REQUIRED WORK
A – From the blog post about Wiley Drake, extract the passage from "Check out ABP’s" to "gotta love him.".
B – In the blog post about Wiley Drake, why does the writer say he is loving Wiley's "irrepressibility"? Answer in one to three sentences.
C – According to the blog post about Wiley Drake, what are all the things that no Baptist minister worth his ordination certificate would try to control?

EXCERPT PROVIDED
▼

WWWD???

What Will Wiley Do….next?

Check out ABP’s new article on our 2nd Vice President, Wiley Drake. I can’t say that I would do things just like Wiley has, but I can certainly say that I’m enjoying the sense of humor that Wiley has about his convention role. I’ve received more than a few phonecalls in recent weeks from people asking me to “get Wiley under control.”

But we’ve had too much control for too long in the SBC. No Baptist minister worth his ordination certificate would try to control a man’s voice, or his prayer life, or his church, or his trustees, or his blog. And while Wiley is giving some folks headaches for his “irrepressibility,” I’m loving that somebody is out there reminding everybody that Baptists are a bunch with diverse personalities and a common commitment to making a difference for the Kingdom.

You may not like Wiley…but you gotta love him.

Our 2nd Vice President…

Late yesterday afternoon, I received a phonecall from the 2nd Vice President of the Southern Baptist Convention. Wiley Drake and I have been distant friends for several years, but in the past two years we have enjoyed greater fellowship.

▲

MATERIAL
▼

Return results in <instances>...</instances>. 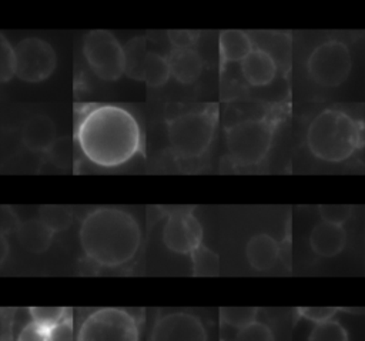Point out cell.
Segmentation results:
<instances>
[{"label":"cell","instance_id":"1","mask_svg":"<svg viewBox=\"0 0 365 341\" xmlns=\"http://www.w3.org/2000/svg\"><path fill=\"white\" fill-rule=\"evenodd\" d=\"M309 156L329 166L352 164L365 146V123L354 107L332 104L315 111L304 130Z\"/></svg>","mask_w":365,"mask_h":341},{"label":"cell","instance_id":"2","mask_svg":"<svg viewBox=\"0 0 365 341\" xmlns=\"http://www.w3.org/2000/svg\"><path fill=\"white\" fill-rule=\"evenodd\" d=\"M77 140L86 157L94 164L115 167L138 151L141 134L131 113L117 106H98L81 118Z\"/></svg>","mask_w":365,"mask_h":341},{"label":"cell","instance_id":"3","mask_svg":"<svg viewBox=\"0 0 365 341\" xmlns=\"http://www.w3.org/2000/svg\"><path fill=\"white\" fill-rule=\"evenodd\" d=\"M140 240L141 231L134 217L113 207L93 210L80 227V243L86 257L103 267L128 263L135 255Z\"/></svg>","mask_w":365,"mask_h":341},{"label":"cell","instance_id":"4","mask_svg":"<svg viewBox=\"0 0 365 341\" xmlns=\"http://www.w3.org/2000/svg\"><path fill=\"white\" fill-rule=\"evenodd\" d=\"M285 113V107L277 104L228 126L225 147L231 163L240 168L259 167L271 154Z\"/></svg>","mask_w":365,"mask_h":341},{"label":"cell","instance_id":"5","mask_svg":"<svg viewBox=\"0 0 365 341\" xmlns=\"http://www.w3.org/2000/svg\"><path fill=\"white\" fill-rule=\"evenodd\" d=\"M217 106L178 114L168 123V140L182 158H198L210 148L217 128Z\"/></svg>","mask_w":365,"mask_h":341},{"label":"cell","instance_id":"6","mask_svg":"<svg viewBox=\"0 0 365 341\" xmlns=\"http://www.w3.org/2000/svg\"><path fill=\"white\" fill-rule=\"evenodd\" d=\"M352 66V50L345 40L338 37L317 43L304 63L308 78L322 88L342 86L348 80Z\"/></svg>","mask_w":365,"mask_h":341},{"label":"cell","instance_id":"7","mask_svg":"<svg viewBox=\"0 0 365 341\" xmlns=\"http://www.w3.org/2000/svg\"><path fill=\"white\" fill-rule=\"evenodd\" d=\"M138 330L128 310L98 308L84 318L76 341H138Z\"/></svg>","mask_w":365,"mask_h":341},{"label":"cell","instance_id":"8","mask_svg":"<svg viewBox=\"0 0 365 341\" xmlns=\"http://www.w3.org/2000/svg\"><path fill=\"white\" fill-rule=\"evenodd\" d=\"M84 57L93 73L106 81H114L124 73V49L106 30H91L83 41Z\"/></svg>","mask_w":365,"mask_h":341},{"label":"cell","instance_id":"9","mask_svg":"<svg viewBox=\"0 0 365 341\" xmlns=\"http://www.w3.org/2000/svg\"><path fill=\"white\" fill-rule=\"evenodd\" d=\"M16 76L29 83L43 81L56 68L54 49L43 39L27 37L14 46Z\"/></svg>","mask_w":365,"mask_h":341},{"label":"cell","instance_id":"10","mask_svg":"<svg viewBox=\"0 0 365 341\" xmlns=\"http://www.w3.org/2000/svg\"><path fill=\"white\" fill-rule=\"evenodd\" d=\"M202 228L198 220L188 211H177L168 215L163 227L165 247L177 254H191L202 243Z\"/></svg>","mask_w":365,"mask_h":341},{"label":"cell","instance_id":"11","mask_svg":"<svg viewBox=\"0 0 365 341\" xmlns=\"http://www.w3.org/2000/svg\"><path fill=\"white\" fill-rule=\"evenodd\" d=\"M150 341H207V330L198 317L177 311L157 320Z\"/></svg>","mask_w":365,"mask_h":341},{"label":"cell","instance_id":"12","mask_svg":"<svg viewBox=\"0 0 365 341\" xmlns=\"http://www.w3.org/2000/svg\"><path fill=\"white\" fill-rule=\"evenodd\" d=\"M241 74L251 87H268L279 74V63L271 50L255 46L240 63Z\"/></svg>","mask_w":365,"mask_h":341},{"label":"cell","instance_id":"13","mask_svg":"<svg viewBox=\"0 0 365 341\" xmlns=\"http://www.w3.org/2000/svg\"><path fill=\"white\" fill-rule=\"evenodd\" d=\"M346 231L344 225L318 221L309 233L311 250L322 258L336 257L346 245Z\"/></svg>","mask_w":365,"mask_h":341},{"label":"cell","instance_id":"14","mask_svg":"<svg viewBox=\"0 0 365 341\" xmlns=\"http://www.w3.org/2000/svg\"><path fill=\"white\" fill-rule=\"evenodd\" d=\"M281 244L269 233H257L245 244V258L257 271L271 270L279 260Z\"/></svg>","mask_w":365,"mask_h":341},{"label":"cell","instance_id":"15","mask_svg":"<svg viewBox=\"0 0 365 341\" xmlns=\"http://www.w3.org/2000/svg\"><path fill=\"white\" fill-rule=\"evenodd\" d=\"M57 138V128L54 121L43 114L29 118L21 130L23 144L36 153L48 151Z\"/></svg>","mask_w":365,"mask_h":341},{"label":"cell","instance_id":"16","mask_svg":"<svg viewBox=\"0 0 365 341\" xmlns=\"http://www.w3.org/2000/svg\"><path fill=\"white\" fill-rule=\"evenodd\" d=\"M255 47L252 36L244 30H224L218 37L221 64L241 63Z\"/></svg>","mask_w":365,"mask_h":341},{"label":"cell","instance_id":"17","mask_svg":"<svg viewBox=\"0 0 365 341\" xmlns=\"http://www.w3.org/2000/svg\"><path fill=\"white\" fill-rule=\"evenodd\" d=\"M167 60L170 64L171 76L182 84L194 83L200 77L204 66L201 56L192 47L173 49Z\"/></svg>","mask_w":365,"mask_h":341},{"label":"cell","instance_id":"18","mask_svg":"<svg viewBox=\"0 0 365 341\" xmlns=\"http://www.w3.org/2000/svg\"><path fill=\"white\" fill-rule=\"evenodd\" d=\"M53 235L54 233L38 218L26 220L17 227V240L21 247L36 254L44 253L50 247Z\"/></svg>","mask_w":365,"mask_h":341},{"label":"cell","instance_id":"19","mask_svg":"<svg viewBox=\"0 0 365 341\" xmlns=\"http://www.w3.org/2000/svg\"><path fill=\"white\" fill-rule=\"evenodd\" d=\"M123 49H124V73L131 78L143 80V67L148 53L145 39L134 37Z\"/></svg>","mask_w":365,"mask_h":341},{"label":"cell","instance_id":"20","mask_svg":"<svg viewBox=\"0 0 365 341\" xmlns=\"http://www.w3.org/2000/svg\"><path fill=\"white\" fill-rule=\"evenodd\" d=\"M170 76L168 60L157 51H148L143 67V80L150 87H161L168 81Z\"/></svg>","mask_w":365,"mask_h":341},{"label":"cell","instance_id":"21","mask_svg":"<svg viewBox=\"0 0 365 341\" xmlns=\"http://www.w3.org/2000/svg\"><path fill=\"white\" fill-rule=\"evenodd\" d=\"M37 218L46 224L53 233L67 230L73 221V213L67 205L47 204L40 207Z\"/></svg>","mask_w":365,"mask_h":341},{"label":"cell","instance_id":"22","mask_svg":"<svg viewBox=\"0 0 365 341\" xmlns=\"http://www.w3.org/2000/svg\"><path fill=\"white\" fill-rule=\"evenodd\" d=\"M190 255L192 258V270L195 275L210 277V275L218 274L220 271L218 255L204 244L195 248Z\"/></svg>","mask_w":365,"mask_h":341},{"label":"cell","instance_id":"23","mask_svg":"<svg viewBox=\"0 0 365 341\" xmlns=\"http://www.w3.org/2000/svg\"><path fill=\"white\" fill-rule=\"evenodd\" d=\"M258 308L255 307H224L220 310L221 321L235 330H241L257 321Z\"/></svg>","mask_w":365,"mask_h":341},{"label":"cell","instance_id":"24","mask_svg":"<svg viewBox=\"0 0 365 341\" xmlns=\"http://www.w3.org/2000/svg\"><path fill=\"white\" fill-rule=\"evenodd\" d=\"M308 341H349L346 328L336 320L315 324L308 335Z\"/></svg>","mask_w":365,"mask_h":341},{"label":"cell","instance_id":"25","mask_svg":"<svg viewBox=\"0 0 365 341\" xmlns=\"http://www.w3.org/2000/svg\"><path fill=\"white\" fill-rule=\"evenodd\" d=\"M48 157L51 163L58 168H68L74 160V144L73 138L63 136L57 137L56 141L48 148Z\"/></svg>","mask_w":365,"mask_h":341},{"label":"cell","instance_id":"26","mask_svg":"<svg viewBox=\"0 0 365 341\" xmlns=\"http://www.w3.org/2000/svg\"><path fill=\"white\" fill-rule=\"evenodd\" d=\"M31 321L53 330L60 322L67 320V310L63 307H31L29 308Z\"/></svg>","mask_w":365,"mask_h":341},{"label":"cell","instance_id":"27","mask_svg":"<svg viewBox=\"0 0 365 341\" xmlns=\"http://www.w3.org/2000/svg\"><path fill=\"white\" fill-rule=\"evenodd\" d=\"M317 210L321 221L336 225H344L354 213V207L349 204H321Z\"/></svg>","mask_w":365,"mask_h":341},{"label":"cell","instance_id":"28","mask_svg":"<svg viewBox=\"0 0 365 341\" xmlns=\"http://www.w3.org/2000/svg\"><path fill=\"white\" fill-rule=\"evenodd\" d=\"M0 81H9L16 74V53L3 34H0Z\"/></svg>","mask_w":365,"mask_h":341},{"label":"cell","instance_id":"29","mask_svg":"<svg viewBox=\"0 0 365 341\" xmlns=\"http://www.w3.org/2000/svg\"><path fill=\"white\" fill-rule=\"evenodd\" d=\"M234 341H275L272 330L261 321H255L237 331Z\"/></svg>","mask_w":365,"mask_h":341},{"label":"cell","instance_id":"30","mask_svg":"<svg viewBox=\"0 0 365 341\" xmlns=\"http://www.w3.org/2000/svg\"><path fill=\"white\" fill-rule=\"evenodd\" d=\"M341 310L342 308L336 307H299L295 310V312L307 321H311L314 324H322L334 320L336 312H339Z\"/></svg>","mask_w":365,"mask_h":341},{"label":"cell","instance_id":"31","mask_svg":"<svg viewBox=\"0 0 365 341\" xmlns=\"http://www.w3.org/2000/svg\"><path fill=\"white\" fill-rule=\"evenodd\" d=\"M17 341H51V330L30 321L20 330Z\"/></svg>","mask_w":365,"mask_h":341},{"label":"cell","instance_id":"32","mask_svg":"<svg viewBox=\"0 0 365 341\" xmlns=\"http://www.w3.org/2000/svg\"><path fill=\"white\" fill-rule=\"evenodd\" d=\"M167 36L174 49H190L195 43L198 33L191 30H170Z\"/></svg>","mask_w":365,"mask_h":341},{"label":"cell","instance_id":"33","mask_svg":"<svg viewBox=\"0 0 365 341\" xmlns=\"http://www.w3.org/2000/svg\"><path fill=\"white\" fill-rule=\"evenodd\" d=\"M51 341H74L73 325L70 318L64 320L51 330Z\"/></svg>","mask_w":365,"mask_h":341}]
</instances>
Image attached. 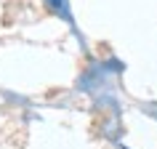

▲

RESULTS
A –
Check out ABP’s new article on our 2nd Vice President, Wiley Drake. I can’t say that I would do things just like Wiley has, but I can certainly say that I’m enjoying the sense of humor that Wiley has about his convention role. I’ve received more than a few phonecalls in recent weeks from people asking me to “get Wiley under control.”

But we’ve had too much control for too long in the SBC. No Baptist minister worth his ordination certificate would try to control a man’s voice, or his prayer life, or his church, or his trustees, or his blog. And while Wiley is giving some folks headaches for his “irrepressibility,” I’m loving that somebody is out there reminding everybody that Baptists are a bunch with diverse personalities and a common commitment to making a difference for the Kingdom.

You may not like Wiley…but you gotta love him.

B – The writer is loving that somebody is out there reminding everybody that Baptists are a bunch with diverse personalities. He adds that they also share a common commitment to making a difference for the Kingdom.

C –
- a man's voice
- his prayer life
- his church
- his trustees
- his blog